Spatial relation data:
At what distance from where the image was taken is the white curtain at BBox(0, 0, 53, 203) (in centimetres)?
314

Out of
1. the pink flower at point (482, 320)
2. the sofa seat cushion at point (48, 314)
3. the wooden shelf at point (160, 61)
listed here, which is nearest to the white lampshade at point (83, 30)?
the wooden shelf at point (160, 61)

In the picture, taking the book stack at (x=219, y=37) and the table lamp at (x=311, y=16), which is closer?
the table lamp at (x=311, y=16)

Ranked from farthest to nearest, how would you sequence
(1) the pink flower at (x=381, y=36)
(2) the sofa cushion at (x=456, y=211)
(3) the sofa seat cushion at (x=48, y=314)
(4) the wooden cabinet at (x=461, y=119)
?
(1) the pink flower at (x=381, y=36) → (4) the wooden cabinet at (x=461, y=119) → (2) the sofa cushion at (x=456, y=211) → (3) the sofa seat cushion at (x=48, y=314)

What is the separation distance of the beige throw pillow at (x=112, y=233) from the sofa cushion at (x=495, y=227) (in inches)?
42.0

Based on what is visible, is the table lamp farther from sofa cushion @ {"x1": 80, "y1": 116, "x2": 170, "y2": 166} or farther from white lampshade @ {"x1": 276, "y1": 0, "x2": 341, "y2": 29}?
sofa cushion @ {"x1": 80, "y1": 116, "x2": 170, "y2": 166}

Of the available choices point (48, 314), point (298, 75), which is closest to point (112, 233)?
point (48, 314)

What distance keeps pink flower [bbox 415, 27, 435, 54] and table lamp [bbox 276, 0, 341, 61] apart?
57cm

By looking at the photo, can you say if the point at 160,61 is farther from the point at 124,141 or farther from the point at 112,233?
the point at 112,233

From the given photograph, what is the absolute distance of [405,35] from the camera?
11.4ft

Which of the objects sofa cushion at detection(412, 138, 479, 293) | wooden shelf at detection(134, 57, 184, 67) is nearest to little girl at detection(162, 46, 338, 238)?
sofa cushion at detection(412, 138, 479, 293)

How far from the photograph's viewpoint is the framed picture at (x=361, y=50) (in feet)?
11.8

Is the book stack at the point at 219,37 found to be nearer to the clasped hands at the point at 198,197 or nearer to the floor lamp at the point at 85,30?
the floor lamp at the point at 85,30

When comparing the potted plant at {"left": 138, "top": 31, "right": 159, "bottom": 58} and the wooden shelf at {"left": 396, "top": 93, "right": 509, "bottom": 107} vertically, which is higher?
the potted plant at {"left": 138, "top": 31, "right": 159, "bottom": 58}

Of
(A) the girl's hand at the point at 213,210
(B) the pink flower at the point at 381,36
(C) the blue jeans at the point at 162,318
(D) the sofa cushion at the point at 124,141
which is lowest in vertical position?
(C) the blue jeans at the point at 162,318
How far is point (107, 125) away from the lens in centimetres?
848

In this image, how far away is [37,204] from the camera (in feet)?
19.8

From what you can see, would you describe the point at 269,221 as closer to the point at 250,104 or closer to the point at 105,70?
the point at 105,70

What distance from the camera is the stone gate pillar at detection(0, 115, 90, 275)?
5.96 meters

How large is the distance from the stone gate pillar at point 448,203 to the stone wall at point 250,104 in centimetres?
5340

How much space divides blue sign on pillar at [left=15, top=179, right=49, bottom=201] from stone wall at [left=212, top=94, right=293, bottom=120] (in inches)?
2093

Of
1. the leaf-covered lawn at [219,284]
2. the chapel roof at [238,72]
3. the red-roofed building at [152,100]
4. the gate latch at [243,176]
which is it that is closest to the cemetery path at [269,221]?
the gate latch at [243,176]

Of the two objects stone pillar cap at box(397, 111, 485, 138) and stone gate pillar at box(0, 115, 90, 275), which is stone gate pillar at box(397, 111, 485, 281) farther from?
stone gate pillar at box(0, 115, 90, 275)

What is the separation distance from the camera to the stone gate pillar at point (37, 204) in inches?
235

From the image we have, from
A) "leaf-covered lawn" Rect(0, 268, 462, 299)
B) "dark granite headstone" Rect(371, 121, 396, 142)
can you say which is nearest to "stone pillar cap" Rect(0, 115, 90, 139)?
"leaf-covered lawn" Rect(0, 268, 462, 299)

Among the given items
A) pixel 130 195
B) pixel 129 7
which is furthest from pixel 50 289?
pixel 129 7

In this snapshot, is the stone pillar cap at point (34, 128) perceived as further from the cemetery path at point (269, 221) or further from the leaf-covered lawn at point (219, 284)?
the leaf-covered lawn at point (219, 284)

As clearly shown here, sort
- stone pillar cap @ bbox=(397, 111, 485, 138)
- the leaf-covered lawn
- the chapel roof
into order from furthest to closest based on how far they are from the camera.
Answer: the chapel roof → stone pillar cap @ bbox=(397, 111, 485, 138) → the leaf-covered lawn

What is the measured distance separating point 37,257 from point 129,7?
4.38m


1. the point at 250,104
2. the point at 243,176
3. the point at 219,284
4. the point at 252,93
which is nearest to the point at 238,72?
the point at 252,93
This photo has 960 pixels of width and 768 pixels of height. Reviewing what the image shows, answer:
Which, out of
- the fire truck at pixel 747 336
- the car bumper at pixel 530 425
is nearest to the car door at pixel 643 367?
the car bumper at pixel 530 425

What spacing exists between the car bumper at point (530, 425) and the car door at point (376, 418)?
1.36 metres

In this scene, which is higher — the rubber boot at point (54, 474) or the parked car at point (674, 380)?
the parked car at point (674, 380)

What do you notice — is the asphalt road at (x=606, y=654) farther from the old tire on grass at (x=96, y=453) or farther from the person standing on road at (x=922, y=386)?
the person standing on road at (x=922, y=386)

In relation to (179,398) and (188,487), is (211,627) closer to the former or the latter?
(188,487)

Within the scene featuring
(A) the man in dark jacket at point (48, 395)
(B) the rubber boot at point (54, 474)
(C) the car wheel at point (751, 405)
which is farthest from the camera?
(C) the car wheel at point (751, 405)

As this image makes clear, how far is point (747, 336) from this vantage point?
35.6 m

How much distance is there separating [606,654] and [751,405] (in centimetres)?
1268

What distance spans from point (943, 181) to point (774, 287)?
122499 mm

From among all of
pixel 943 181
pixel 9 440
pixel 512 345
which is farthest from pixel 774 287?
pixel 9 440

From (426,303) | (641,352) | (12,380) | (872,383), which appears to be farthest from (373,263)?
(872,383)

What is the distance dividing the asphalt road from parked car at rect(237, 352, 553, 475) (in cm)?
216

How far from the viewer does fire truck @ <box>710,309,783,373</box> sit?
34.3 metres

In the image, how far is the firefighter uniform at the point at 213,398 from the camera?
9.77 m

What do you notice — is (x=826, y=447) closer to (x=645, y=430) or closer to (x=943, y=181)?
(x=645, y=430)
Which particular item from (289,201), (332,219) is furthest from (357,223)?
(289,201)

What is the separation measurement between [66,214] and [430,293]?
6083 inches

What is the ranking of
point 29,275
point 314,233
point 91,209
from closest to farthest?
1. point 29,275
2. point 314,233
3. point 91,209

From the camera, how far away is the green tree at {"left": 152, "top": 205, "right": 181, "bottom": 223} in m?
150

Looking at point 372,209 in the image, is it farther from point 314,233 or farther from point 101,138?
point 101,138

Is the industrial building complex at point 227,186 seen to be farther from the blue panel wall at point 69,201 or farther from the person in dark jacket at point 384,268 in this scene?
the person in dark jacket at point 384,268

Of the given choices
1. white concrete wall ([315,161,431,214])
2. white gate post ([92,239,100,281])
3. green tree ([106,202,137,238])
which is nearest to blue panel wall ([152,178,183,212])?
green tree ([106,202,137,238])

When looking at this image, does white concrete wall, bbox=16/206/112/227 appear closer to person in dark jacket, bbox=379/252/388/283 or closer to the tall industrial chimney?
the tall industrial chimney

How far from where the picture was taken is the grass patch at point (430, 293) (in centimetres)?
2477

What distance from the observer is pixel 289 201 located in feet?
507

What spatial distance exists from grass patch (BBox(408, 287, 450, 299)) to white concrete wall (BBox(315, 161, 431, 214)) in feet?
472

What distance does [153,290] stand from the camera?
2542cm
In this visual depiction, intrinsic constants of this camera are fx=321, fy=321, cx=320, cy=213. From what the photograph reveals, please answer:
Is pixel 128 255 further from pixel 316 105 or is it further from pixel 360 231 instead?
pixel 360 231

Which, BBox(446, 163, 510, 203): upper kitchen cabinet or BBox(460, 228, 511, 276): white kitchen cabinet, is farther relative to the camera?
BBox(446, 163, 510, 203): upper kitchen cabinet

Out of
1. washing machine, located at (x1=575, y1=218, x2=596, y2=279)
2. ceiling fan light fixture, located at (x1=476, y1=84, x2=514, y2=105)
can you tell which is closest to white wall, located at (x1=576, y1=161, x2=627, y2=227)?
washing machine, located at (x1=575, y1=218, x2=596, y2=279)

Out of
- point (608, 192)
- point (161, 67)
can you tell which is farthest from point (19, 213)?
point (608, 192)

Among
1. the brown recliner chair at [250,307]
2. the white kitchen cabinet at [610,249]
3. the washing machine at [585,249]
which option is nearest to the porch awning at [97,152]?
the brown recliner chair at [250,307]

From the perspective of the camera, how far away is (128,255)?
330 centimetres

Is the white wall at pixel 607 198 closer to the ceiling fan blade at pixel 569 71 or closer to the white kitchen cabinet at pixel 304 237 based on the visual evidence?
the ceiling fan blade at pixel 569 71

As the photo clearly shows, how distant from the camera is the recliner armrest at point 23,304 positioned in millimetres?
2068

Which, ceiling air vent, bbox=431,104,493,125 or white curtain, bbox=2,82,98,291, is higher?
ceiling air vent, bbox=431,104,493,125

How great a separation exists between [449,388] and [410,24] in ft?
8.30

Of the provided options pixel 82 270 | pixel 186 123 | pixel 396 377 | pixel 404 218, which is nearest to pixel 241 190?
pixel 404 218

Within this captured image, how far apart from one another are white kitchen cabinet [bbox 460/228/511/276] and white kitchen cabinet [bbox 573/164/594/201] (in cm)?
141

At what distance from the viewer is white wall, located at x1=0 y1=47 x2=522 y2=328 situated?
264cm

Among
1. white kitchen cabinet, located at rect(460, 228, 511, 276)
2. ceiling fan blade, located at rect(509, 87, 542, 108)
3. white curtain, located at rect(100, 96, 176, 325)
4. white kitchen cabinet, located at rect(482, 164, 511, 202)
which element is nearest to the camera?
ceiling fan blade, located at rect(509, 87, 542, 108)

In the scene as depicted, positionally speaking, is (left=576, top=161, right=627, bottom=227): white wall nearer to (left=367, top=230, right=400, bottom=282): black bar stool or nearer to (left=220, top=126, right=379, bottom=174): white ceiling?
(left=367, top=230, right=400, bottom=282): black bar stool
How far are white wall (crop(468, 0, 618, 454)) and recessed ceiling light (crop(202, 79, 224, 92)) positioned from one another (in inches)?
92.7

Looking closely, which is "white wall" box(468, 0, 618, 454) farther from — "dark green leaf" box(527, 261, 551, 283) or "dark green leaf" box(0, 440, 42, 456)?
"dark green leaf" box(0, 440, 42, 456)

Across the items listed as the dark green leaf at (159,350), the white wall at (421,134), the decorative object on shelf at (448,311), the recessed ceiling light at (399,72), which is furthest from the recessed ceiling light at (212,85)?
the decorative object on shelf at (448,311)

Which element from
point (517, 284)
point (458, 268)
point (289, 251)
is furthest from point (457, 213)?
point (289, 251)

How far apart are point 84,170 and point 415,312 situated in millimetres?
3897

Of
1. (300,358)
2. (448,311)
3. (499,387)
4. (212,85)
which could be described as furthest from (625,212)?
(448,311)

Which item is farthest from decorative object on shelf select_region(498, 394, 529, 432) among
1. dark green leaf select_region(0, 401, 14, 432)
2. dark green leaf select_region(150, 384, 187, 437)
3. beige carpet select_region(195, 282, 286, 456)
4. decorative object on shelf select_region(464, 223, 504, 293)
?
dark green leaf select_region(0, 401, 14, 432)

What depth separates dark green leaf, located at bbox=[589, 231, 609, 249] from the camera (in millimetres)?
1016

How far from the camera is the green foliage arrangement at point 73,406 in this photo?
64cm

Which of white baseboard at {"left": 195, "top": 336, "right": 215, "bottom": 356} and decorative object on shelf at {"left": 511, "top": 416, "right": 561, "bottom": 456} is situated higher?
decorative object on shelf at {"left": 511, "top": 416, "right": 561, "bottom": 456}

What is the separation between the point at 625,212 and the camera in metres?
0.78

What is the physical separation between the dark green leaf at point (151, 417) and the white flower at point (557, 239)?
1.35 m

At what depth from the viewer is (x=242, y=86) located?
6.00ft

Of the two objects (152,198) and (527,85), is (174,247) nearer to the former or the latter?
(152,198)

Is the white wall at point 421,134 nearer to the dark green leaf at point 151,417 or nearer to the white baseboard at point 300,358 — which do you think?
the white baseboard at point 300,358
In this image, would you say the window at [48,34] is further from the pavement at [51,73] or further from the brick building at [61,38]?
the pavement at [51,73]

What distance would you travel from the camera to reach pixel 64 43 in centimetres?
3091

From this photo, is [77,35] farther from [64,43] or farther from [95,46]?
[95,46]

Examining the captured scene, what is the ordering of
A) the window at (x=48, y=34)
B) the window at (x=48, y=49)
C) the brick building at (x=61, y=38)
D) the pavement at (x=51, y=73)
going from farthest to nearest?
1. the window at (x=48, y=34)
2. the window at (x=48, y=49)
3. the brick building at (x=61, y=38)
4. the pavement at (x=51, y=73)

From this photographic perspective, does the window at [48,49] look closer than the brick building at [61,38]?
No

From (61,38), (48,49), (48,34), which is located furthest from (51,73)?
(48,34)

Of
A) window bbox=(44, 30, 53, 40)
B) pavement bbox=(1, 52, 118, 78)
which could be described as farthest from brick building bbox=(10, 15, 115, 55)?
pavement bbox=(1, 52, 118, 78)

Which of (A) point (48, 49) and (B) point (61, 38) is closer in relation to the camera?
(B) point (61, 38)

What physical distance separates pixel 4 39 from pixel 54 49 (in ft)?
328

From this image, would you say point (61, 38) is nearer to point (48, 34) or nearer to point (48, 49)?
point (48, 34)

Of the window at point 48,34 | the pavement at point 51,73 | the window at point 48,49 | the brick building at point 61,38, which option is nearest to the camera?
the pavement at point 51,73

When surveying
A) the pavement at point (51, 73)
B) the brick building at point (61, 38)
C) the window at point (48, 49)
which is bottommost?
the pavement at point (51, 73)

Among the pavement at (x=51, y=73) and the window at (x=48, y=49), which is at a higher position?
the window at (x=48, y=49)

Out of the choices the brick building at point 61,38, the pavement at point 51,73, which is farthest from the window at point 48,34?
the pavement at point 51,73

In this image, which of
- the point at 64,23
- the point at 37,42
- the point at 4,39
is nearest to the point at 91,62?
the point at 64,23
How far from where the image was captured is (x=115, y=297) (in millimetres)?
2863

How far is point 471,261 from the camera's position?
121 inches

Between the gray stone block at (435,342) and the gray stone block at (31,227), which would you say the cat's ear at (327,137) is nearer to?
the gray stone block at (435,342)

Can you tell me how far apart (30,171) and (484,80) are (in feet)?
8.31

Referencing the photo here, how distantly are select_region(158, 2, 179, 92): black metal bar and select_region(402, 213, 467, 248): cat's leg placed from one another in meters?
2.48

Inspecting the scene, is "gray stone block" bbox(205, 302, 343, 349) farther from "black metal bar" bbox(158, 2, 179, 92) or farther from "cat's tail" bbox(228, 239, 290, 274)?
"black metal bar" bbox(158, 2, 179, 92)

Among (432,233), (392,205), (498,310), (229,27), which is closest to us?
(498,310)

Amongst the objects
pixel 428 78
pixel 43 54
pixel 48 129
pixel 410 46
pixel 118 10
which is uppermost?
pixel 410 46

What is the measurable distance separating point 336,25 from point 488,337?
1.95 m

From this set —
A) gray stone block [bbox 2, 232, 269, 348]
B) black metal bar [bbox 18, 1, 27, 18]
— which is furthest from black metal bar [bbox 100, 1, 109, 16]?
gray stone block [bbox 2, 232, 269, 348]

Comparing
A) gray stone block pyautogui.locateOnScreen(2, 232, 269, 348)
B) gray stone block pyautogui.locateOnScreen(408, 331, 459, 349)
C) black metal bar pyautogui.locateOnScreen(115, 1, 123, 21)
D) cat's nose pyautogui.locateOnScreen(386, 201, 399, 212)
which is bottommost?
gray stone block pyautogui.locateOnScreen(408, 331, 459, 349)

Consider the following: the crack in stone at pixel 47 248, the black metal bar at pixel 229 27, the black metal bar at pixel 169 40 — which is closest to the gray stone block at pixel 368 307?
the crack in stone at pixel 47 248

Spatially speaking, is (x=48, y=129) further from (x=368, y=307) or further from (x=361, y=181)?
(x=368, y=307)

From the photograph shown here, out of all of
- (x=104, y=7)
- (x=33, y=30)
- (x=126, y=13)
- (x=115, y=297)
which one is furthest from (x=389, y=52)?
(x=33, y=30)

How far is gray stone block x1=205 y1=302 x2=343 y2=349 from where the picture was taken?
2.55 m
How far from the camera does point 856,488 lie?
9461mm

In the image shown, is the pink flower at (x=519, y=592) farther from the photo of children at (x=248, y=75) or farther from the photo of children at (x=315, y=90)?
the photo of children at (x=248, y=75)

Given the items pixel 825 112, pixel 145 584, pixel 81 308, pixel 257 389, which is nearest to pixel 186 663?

* _To do_
Pull out every line from the one with "From the photograph shown here, out of all of" to the end of the listing, and output only those.

* _Expected output_
From the photograph shown here, out of all of
- (x=104, y=7)
- (x=33, y=30)
- (x=126, y=13)
- (x=115, y=297)
which one is furthest from (x=389, y=52)?
(x=33, y=30)

How far is gray stone block x1=205 y1=302 x2=343 y2=349 from where the picture was taken?
2.55 m
How far from the camera does point 856,488 lie?
9461mm

In the image shown, is the pink flower at (x=519, y=592) farther from the photo of children at (x=248, y=75) or farther from the photo of children at (x=315, y=90)?
the photo of children at (x=248, y=75)

Given the items pixel 825 112, pixel 145 584, pixel 81 308, pixel 257 389, which is nearest to pixel 186 663?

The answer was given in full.